- [Objective]: Retype the records below word for word and omit any image.

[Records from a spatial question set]
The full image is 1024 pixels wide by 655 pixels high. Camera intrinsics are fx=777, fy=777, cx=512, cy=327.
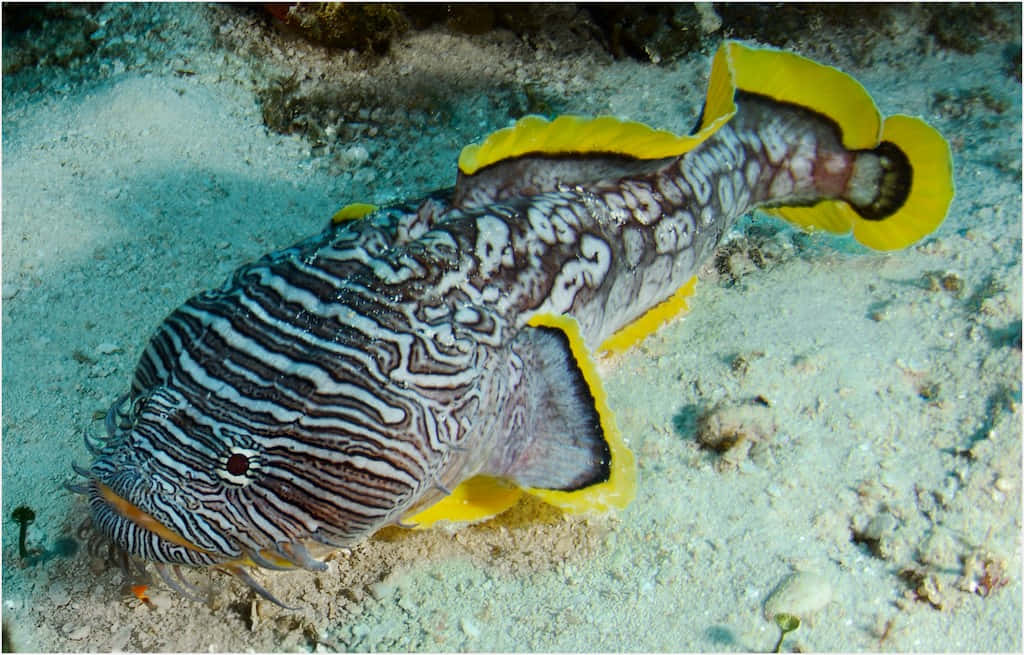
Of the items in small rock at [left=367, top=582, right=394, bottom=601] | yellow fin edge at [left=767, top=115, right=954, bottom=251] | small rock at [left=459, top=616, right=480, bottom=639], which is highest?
yellow fin edge at [left=767, top=115, right=954, bottom=251]

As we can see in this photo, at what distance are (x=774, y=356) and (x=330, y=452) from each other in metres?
2.54

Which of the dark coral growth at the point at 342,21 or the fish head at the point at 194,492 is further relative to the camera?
the dark coral growth at the point at 342,21

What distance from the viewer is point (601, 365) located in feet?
14.2

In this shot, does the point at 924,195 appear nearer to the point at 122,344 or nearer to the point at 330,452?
the point at 330,452

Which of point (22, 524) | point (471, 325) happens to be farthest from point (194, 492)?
point (22, 524)

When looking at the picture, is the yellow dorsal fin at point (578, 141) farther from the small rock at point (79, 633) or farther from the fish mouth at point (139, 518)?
the small rock at point (79, 633)

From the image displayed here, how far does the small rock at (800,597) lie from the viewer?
317 centimetres

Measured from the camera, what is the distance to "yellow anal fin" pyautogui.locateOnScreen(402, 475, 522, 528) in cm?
344

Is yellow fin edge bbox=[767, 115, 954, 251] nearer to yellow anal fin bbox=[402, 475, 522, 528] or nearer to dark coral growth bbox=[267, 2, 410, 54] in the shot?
yellow anal fin bbox=[402, 475, 522, 528]

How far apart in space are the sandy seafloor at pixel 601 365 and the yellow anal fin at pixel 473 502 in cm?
10

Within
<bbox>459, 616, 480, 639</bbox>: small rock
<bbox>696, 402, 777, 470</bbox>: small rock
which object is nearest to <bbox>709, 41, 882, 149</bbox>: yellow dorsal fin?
<bbox>696, 402, 777, 470</bbox>: small rock

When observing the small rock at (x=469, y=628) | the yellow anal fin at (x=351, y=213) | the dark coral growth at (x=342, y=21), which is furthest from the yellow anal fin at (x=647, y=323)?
the dark coral growth at (x=342, y=21)

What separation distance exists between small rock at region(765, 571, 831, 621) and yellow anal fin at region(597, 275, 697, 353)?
59.9 inches

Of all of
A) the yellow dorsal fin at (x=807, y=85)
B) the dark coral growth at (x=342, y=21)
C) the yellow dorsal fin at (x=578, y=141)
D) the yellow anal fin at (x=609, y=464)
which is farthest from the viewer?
the dark coral growth at (x=342, y=21)
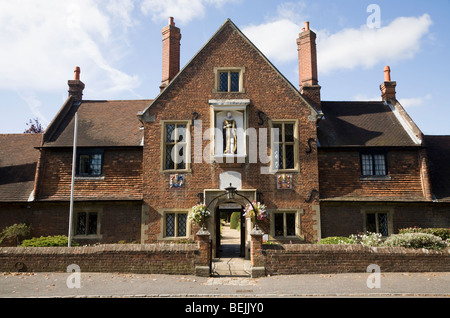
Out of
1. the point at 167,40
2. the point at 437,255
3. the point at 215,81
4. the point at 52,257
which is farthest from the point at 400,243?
the point at 167,40

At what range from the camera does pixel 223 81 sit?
1831 centimetres

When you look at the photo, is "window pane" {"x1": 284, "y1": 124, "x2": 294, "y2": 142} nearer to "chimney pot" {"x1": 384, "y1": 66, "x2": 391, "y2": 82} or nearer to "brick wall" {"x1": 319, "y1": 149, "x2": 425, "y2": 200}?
"brick wall" {"x1": 319, "y1": 149, "x2": 425, "y2": 200}

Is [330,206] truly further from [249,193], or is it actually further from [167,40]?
[167,40]

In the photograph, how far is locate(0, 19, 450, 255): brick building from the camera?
1706 cm

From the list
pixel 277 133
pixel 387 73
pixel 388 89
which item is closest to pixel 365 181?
pixel 277 133

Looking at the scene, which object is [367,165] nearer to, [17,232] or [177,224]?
[177,224]

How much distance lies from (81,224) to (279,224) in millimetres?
9662

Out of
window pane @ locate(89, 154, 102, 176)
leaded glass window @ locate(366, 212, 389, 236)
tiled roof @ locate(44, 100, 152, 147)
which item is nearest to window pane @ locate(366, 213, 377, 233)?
leaded glass window @ locate(366, 212, 389, 236)

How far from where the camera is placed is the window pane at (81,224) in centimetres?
1742

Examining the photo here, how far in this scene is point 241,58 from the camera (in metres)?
18.3

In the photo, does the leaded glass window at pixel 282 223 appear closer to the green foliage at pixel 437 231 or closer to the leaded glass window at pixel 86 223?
the green foliage at pixel 437 231

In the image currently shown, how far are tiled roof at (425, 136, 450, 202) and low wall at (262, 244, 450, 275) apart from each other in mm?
5665

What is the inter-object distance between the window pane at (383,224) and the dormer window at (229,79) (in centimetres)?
926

- [Solution for this task]:
The full image is 1024 pixels wide by 655 pixels high. Camera intrinsics are fx=777, fy=777, cx=512, cy=327.
Of the items in small rock at [left=367, top=582, right=394, bottom=601] | yellow fin edge at [left=767, top=115, right=954, bottom=251] | small rock at [left=459, top=616, right=480, bottom=639], which is highest?
yellow fin edge at [left=767, top=115, right=954, bottom=251]

As we can see in this photo, at what distance are (x=774, y=356) and (x=330, y=452) from each other in metres?
2.54

Which of the dark coral growth at the point at 342,21 or the fish head at the point at 194,492 is further relative to the camera?
the dark coral growth at the point at 342,21

What distance from the viewer is point (601, 365) located in feet?
14.2

In this shot, does the point at 924,195 appear nearer to the point at 122,344 or nearer to the point at 330,452?
the point at 330,452

Which of point (22, 524) | point (471, 325) happens to be farthest from point (194, 492)?
point (22, 524)

When looking at the picture, is the yellow dorsal fin at point (578, 141) farther from the small rock at point (79, 633) or farther from the fish mouth at point (139, 518)?
the small rock at point (79, 633)

From the image displayed here, how far does the small rock at (800,597) lie from the viewer?
317 centimetres

Measured from the camera, what is the distance to "yellow anal fin" pyautogui.locateOnScreen(402, 475, 522, 528) in cm?
344

Is yellow fin edge bbox=[767, 115, 954, 251] nearer to yellow anal fin bbox=[402, 475, 522, 528] or nearer to dark coral growth bbox=[267, 2, 410, 54] in the shot?
yellow anal fin bbox=[402, 475, 522, 528]

How far apart in space are the sandy seafloor at pixel 601 365 and the yellow anal fin at pixel 473 502 in cm?
10

Within
<bbox>459, 616, 480, 639</bbox>: small rock
<bbox>696, 402, 777, 470</bbox>: small rock
which object is nearest to <bbox>709, 41, 882, 149</bbox>: yellow dorsal fin?
<bbox>696, 402, 777, 470</bbox>: small rock

When observing the small rock at (x=469, y=628) | the yellow anal fin at (x=351, y=213) | the dark coral growth at (x=342, y=21), which is furthest from the yellow anal fin at (x=647, y=323)?
the dark coral growth at (x=342, y=21)

What separation distance exists between small rock at region(765, 571, 831, 621) and yellow anal fin at region(597, 275, 697, 353)?
59.9 inches

Of all of
A) the yellow dorsal fin at (x=807, y=85)
B) the dark coral growth at (x=342, y=21)
C) the yellow dorsal fin at (x=578, y=141)
D) the yellow anal fin at (x=609, y=464)
which is farthest from the viewer?
the dark coral growth at (x=342, y=21)
Out of
1. the point at 167,40
2. the point at 437,255
3. the point at 215,81
4. the point at 52,257
which is farthest from the point at 400,243?
the point at 167,40

At what range from the camera does pixel 223 81 sit?
1831 centimetres

When you look at the photo, is "window pane" {"x1": 284, "y1": 124, "x2": 294, "y2": 142} nearer to "chimney pot" {"x1": 384, "y1": 66, "x2": 391, "y2": 82} or nearer to "brick wall" {"x1": 319, "y1": 149, "x2": 425, "y2": 200}?
"brick wall" {"x1": 319, "y1": 149, "x2": 425, "y2": 200}

Is [330,206] truly further from [249,193], or is it actually further from [167,40]?
[167,40]

In the photograph, how far is locate(0, 19, 450, 255): brick building from the camera?
1706 cm

From the list
pixel 277 133
pixel 387 73
pixel 388 89
which item is closest to pixel 365 181?
pixel 277 133

Looking at the scene, which object is [367,165] nearer to, [17,232] or [177,224]?
[177,224]

How much distance lies from (81,224) to (279,224) in millimetres?
9662

Out of
window pane @ locate(89, 154, 102, 176)
leaded glass window @ locate(366, 212, 389, 236)
tiled roof @ locate(44, 100, 152, 147)
which item is nearest to window pane @ locate(366, 213, 377, 233)?
leaded glass window @ locate(366, 212, 389, 236)

How far from where the camera is placed is the window pane at (81,224) in centimetres?
1742

Examining the photo here, how far in this scene is point 241,58 from the camera (in metres)?
18.3

In the photo, does the leaded glass window at pixel 282 223 appear closer to the green foliage at pixel 437 231 or closer to the leaded glass window at pixel 86 223?
the green foliage at pixel 437 231

In the image currently shown, how far are tiled roof at (425, 136, 450, 202) and low wall at (262, 244, 450, 275) apart from each other in mm?
5665

What is the inter-object distance between the window pane at (383,224) and the dormer window at (229,79) (in centimetres)?
926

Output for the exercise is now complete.